For a subset \(S\) of days, define

$N(S)=S\cup(S-1), \qquad S-1=\{i-1 \pmod D : i\in S\}.$

If every day in \(S\) is still uncovered after \(n\) draws, then every draw must avoid the set \(N(S)\). Since each draw is uniform over the \(D\) starting days,

$\Pr(A_S(n))=\left(1-\frac{|N(S)|}{D}\right)^n,$

where \(A_S(n)\) is the event that all days in \(S\) remain uncovered after \(n\) draws.

Now inclusion-exclusion over the uncovered days gives

$\Pr(T_D>n)=\sum_{\emptyset\ne S\subseteq C_D}(-1)^{|S|+1}\left(1-\frac{|N(S)|}{D}\right)^n,$

where \(C_D\) denotes the cycle of \(D\) days.

Step 3: Sum the geometric series and convert to an integral

Insert the previous formula into the tail sum and interchange the order of summation:

$\frac{E(D)}{D}=\sum_{\emptyset\ne S\subseteq C_D}(-1)^{|S|+1}\frac{1}{|N(S)|}.$

The reciprocal is converted with

$\frac{1}{m}=\int_0^1 x^{m-1}\,dx.$

Therefore

$\frac{E(D)}{D}=\int_0^1\frac{1-Z_D(x)}{x}\,dx,$

where

$Z_D(x)=\sum_{S\subseteq C_D}(-1)^{|S|}x^{|N(S)|}.$

The empty set contributes the leading \(1\), which is why the numerator becomes \(1-Z_D(x)\).

Step 4: Encode the subsets with a transfer matrix

Represent a subset \(S\) by a cyclic binary word \(s_1,\dots,s_D\), where \(s_i=1\) means day \(i\) is required to remain uncovered. Then

$|N(S)|=\sum_{i=1}^{D}s_i+\sum_{i=1}^{D}(1-s_i)s_{i+1}, \qquad s_{D+1}=s_1.$

The first sum counts the chosen days themselves, and the second sum counts one extra predecessor for each run of consecutive \(1\)'s around the cycle.

This makes the weight factorize locally:

$(-1)^{|S|}x^{|N(S)|}=\prod_{i=1}^{D} M_{s_i,s_{i+1}}(x),$

with transfer matrix

$M(x)=\begin{pmatrix}1 & -x^2 \\ 1 & -x\end{pmatrix}.$

Summing over all cyclic binary words is exactly the trace of the \(D\)-th matrix power, so

$Z_D(x)=\operatorname{tr}(M(x)^D).$

Step 5: Diagonalize the matrix

The characteristic polynomial of \(M(x)\) is

$\lambda^2-(1-x)\lambda-x(1-x)=0.$

Its two eigenvalues are

$\lambda_{1,2}(x)=\frac{1-x\pm\sqrt{(1-x)(1+3x)}}{2}.$

Hence

$Z_D(x)=\lambda_1(x)^D+\lambda_2(x)^D,$

and the expectation becomes

$\boxed{\frac{E(D)}{D}=\int_0^1\frac{1-\lambda_1(x)^D-\lambda_2(x)^D}{x}\,dx.}$

This is the exact formula used by the implementation.
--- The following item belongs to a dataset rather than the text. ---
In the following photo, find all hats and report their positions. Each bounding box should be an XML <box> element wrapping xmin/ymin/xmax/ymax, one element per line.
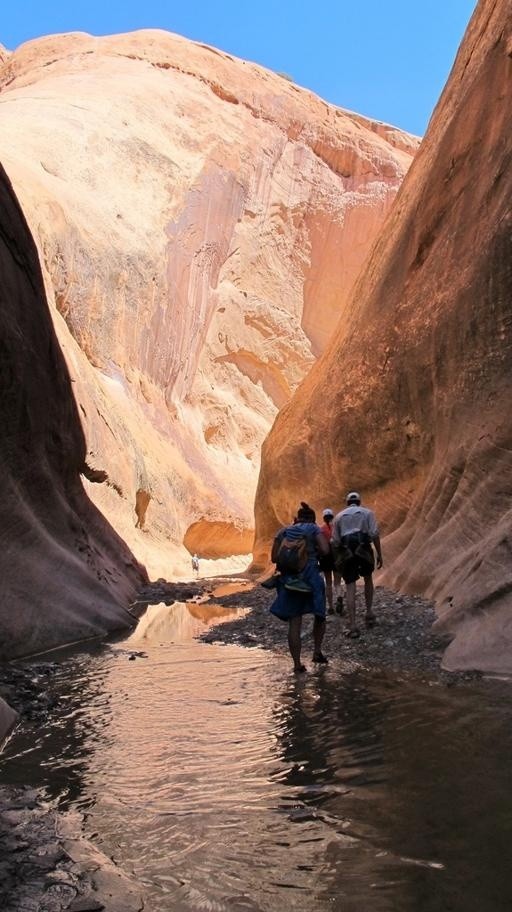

Step 6: Endpoint behavior and numerical shape

The integrand looks singular because of the division by \(x\), but the singularity at \(x=0\) is removable. Expanding the eigenvalues near zero gives

$\lambda_1(x)=1-x^2+O(x^3), \qquad \lambda_2(x)=-x+O(x^2),$

so

$1-\lambda_1(x)^D-\lambda_2(x)^D = D x^2 + O(x^3),$

and therefore the integrand is \(Dx+O(x^2)\), which tends to \(0\). At \(x=1\), both eigenvalues are \(0\), so the integrand tends to \(1\).

Worked Example: \(D=5\)

For five days, the transfer-matrix trace simplifies to

$Z_5(x)=1-5x^2+5x^3-x^5.$

Thus

$\frac{E(5)}{5}=\int_0^1\frac{5x^2-5x^3+x^5}{x}\,dx=\int_0^1(5x-5x^2+x^4)\,dx.$

Integrating term by term gives

$\frac{E(5)}{5}=\frac{5}{2}-\frac{5}{3}+\frac{1}{5}=\frac{31}{30},$

so

$E(5)=\frac{31}{6}.$

This matches the exact checkpoint used by the implementations. For the smallest nontrivial cycle, \(Z_2(x)=1-x^2\), giving \(E(2)=1\).

How the Code Works

The C++, Python, and Java implementations all evaluate the same integrand

$I_D(x)=\frac{1-\lambda_1(x)^D-\lambda_2(x)^D}{x}.$

They first compute the discriminant \(\sqrt{(1-x)(1+3x)}\), then the two eigenvalues, and then the numerator. The endpoints are handled explicitly: the limiting value at \(x=0\) is \(0\), and the value at \(x=1\) is \(1\).

The delicate part is the term \(1-\lambda_1(x)^D\). When \(\lambda_1(x)\) is very close to \(1\), direct subtraction loses significant digits. To avoid that, the implementation rewrites it as

$1-\lambda_1(x)^D=-\operatorname{expm1}\!\bigl(D\log \lambda_1(x)\bigr)$

whenever \(D\log \lambda_1(x)\) is close to \(0\). The second eigenvalue is smaller in magnitude and is raised directly to the \(D\)-th power.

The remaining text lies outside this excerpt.